Так начиналась артельная жизнь.

 

 

Часть вторая

 

I

 

Устинью, зазнобу свою бывшую, выходит, он совсем не знал.

Думал, зачнет она задаваться, куражиться, цену себе набивать – зря думал, зря ожесточал себя, готовясь к разговору.

Пытливо вглядываясь в его недоброе лицо, она спросила с печальной прямотой:

– Вроде бы снова к Насте хотел?

– Было… – неохотно признался Корнюха.

– А к Верке Евлашихе что ходил?

– По пьянке…

– Ну? – В глазах Устиньи вспыхнула и тут же осела насмешка. – Я все понимаю…

Чувствовал Корнюха: многое осталось недосказанным, но оставил этот разговор. А потом пожалел…

Вдова, по обычаю семейщины, могла выйти замуж не раньше чем через год после смерти мужа. Устинья, не очень‑то соблюдавшая старинные установления, тут не захотела идти против порядка. Корнюха пока что поселился в зимовье на задах двора – наемный работник. Не по душе это было Корнюхе: опять шаткость, неопределенность, ожидание. А тут еще Хавронья донимает тайком от дочери.

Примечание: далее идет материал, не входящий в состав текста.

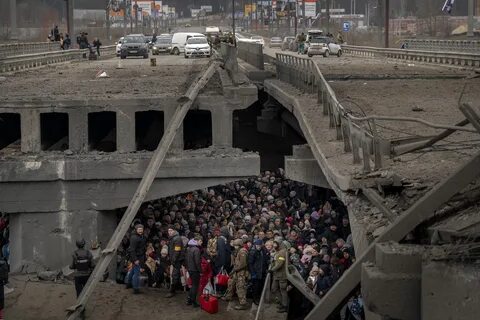 Последний мост взорван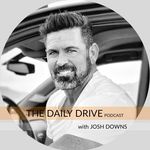 Josh Downs - @thedailydrivepodcast - Instagram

– Душегуб! Сатана! Идолище поганое! – шепчет блеклыми губами и неотступно следит за ним враждебным взглядом; будь ее воля, близко к дому не подпустила бы.

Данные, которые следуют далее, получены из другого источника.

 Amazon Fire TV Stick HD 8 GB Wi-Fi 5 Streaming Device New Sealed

Покорностью, смирением хотел Корнюха смягчить ее сердце, но старая баба, видать, вообразила, что он ее боится, – совсем невыносимой стала, проходу не дает, больно, как крапивой по голому заду, жалит ядовитыми словами. Не стерпел Корнюха, тихо, чтобы Устинья не слышала, сказал, глядя прямо в глаза:

– Ты, старый мешок с отрубями!.. Будешь вонять, кикимора болотная, отправлю вслед за сватом и зятем!

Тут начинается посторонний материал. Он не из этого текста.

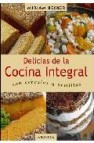 Delicias de la cocina integral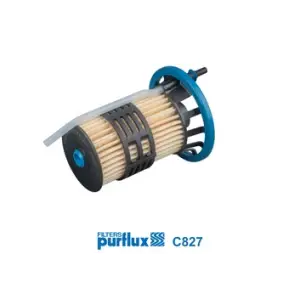 Purflux C827 Dizel Yakıt Filtresi Egea Doblo Fiorino Punto 500 Euro 5 > 6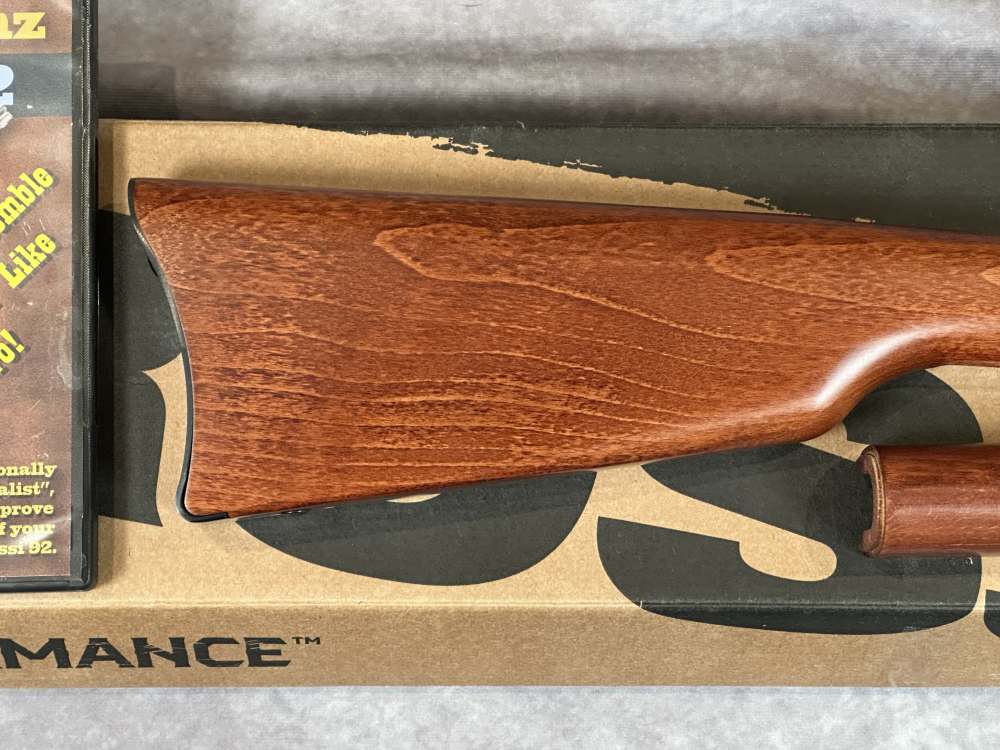 Rossi R92 44 Mag, 20" Lever Action Large Loop with Walnut Furniture-img-37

С тех пор Хавронья – ни гугу, помалкивает и старается попадаться ему на глаза как можно реже.

Вечером в зимовье приходила Устя, ставила на стол ужин, смотрела, как он ест, молчала. И он тоже молчал или говорил о каких‑нибудь пустяках. Все было не так, как на заимке. И Устинья стала другой, и он тоже. Что‑то оба они потеряли.

Ему становилось ясно, что, если все пойдет и дальше так же, ничего у них не получится. Надо было что‑то делать. А что? Он ломал над этим голову, с ненавистью вспоминал свадебную застолицу, Устю, нарядную, красивую. Молодого Пискуна рядом с ней – прилизанного, розовенького. Попробуй выскреби все из памяти! Проклятые мироеды! Даже из могилы жить мешают! А она обычай блюдет. Ради кого?